_SHORT PROBLEM_: List every module that the Python notebook code below imports.

[START SOURCE EXTRACT]

In [208]:
from scipy.cluster.hierarchy import fclusterdata,ward
from scipy.spatial.distance import pdist
from scipy.stats import spearmanr
import numpy as np

In [49]:
X = [[0, 0], [0, 1], [1, 0],
...      [0, 4], [0, 3], [1, 4],
...      [4, 0], [3, 0], [4, 1],
...      [4, 4], [3, 4], [4, 3]]
X = np.asarray(X)

In [211]:
x = [1, 2, 3]
x_corr = [2, 4, 6]
corr, p_value = spearmanr(x, x_corr)
p_value

0.0

In [213]:
import random
import math
def normalized(ar):
    return (ar - np.average(ar))/np.std(ar)

def cosine_similarity(ar1, ar2):
    numerator = np.sum(ar1 * ar2)
    denominator = np.sqrt(np.sum(ar1 * ar1) * np.sum(ar2 * ar2))
    if denominator != 0:
        return numerator / denominator
    else:
        return 0
    
def eucldist(p0,p1):
    dist = 0.0
    for i in range(0,len(p0)):
        dist += (p0[i] - p1[i])**2
    return math.sqrt(dist)

[END SOURCE EXTRACT]
[START PROVIDED MATERIAL]

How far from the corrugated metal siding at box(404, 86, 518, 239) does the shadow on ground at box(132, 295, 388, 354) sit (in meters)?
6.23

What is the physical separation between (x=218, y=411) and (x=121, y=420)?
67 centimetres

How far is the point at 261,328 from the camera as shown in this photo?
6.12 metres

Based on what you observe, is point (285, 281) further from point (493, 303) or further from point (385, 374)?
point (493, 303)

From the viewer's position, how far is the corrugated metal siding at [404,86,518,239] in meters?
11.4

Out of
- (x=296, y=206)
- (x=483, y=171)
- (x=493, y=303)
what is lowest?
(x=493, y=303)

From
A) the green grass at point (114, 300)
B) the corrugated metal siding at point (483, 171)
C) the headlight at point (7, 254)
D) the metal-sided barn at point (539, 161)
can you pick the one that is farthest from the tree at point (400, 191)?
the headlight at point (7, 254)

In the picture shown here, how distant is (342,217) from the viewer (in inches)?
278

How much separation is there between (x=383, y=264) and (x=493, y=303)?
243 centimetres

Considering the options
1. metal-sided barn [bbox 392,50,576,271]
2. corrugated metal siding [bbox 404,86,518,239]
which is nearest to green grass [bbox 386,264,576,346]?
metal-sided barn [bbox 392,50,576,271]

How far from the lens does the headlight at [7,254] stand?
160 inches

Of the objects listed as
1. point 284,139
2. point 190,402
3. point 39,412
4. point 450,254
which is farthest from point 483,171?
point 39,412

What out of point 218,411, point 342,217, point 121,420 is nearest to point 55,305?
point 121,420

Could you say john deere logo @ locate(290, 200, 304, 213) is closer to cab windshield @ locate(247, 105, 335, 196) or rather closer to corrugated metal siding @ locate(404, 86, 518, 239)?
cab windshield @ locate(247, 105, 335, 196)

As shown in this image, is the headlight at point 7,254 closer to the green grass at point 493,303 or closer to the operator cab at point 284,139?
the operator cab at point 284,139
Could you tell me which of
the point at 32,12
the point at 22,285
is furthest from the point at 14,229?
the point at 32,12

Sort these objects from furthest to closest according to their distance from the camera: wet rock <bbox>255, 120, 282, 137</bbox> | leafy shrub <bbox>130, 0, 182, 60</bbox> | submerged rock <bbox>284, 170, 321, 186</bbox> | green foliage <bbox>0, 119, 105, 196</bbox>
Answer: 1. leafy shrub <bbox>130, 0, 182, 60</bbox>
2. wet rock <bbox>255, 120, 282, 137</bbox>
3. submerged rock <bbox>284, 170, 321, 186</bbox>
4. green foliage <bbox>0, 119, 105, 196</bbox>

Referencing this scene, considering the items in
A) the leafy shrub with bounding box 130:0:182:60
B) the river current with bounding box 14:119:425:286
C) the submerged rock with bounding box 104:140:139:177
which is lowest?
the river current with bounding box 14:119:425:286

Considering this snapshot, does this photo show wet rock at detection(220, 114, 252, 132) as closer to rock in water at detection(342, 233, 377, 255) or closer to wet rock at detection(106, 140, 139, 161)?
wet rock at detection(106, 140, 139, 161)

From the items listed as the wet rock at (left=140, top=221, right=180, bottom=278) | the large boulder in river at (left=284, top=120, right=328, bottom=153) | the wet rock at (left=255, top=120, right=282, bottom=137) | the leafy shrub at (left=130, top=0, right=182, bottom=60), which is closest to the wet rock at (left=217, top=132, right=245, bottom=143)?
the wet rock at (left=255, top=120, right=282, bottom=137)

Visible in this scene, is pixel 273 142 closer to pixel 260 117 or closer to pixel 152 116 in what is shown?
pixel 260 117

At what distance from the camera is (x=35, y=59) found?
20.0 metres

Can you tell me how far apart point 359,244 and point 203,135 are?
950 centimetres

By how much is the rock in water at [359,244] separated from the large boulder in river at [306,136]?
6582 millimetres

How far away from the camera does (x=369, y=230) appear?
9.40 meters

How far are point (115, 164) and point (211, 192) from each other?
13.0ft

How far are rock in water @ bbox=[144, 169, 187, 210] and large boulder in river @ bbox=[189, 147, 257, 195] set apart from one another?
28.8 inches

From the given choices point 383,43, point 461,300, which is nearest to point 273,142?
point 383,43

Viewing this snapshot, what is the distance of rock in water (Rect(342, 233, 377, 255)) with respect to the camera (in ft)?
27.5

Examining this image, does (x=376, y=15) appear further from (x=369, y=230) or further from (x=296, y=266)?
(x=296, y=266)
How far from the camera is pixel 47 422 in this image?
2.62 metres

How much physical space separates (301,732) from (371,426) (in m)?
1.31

[END PROVIDED MATERIAL]

_RESPONSE TO THIS TASK_: scipy.cluster.hierarchy, scipy.spatial.distance, scipy.stats, numpy, random, math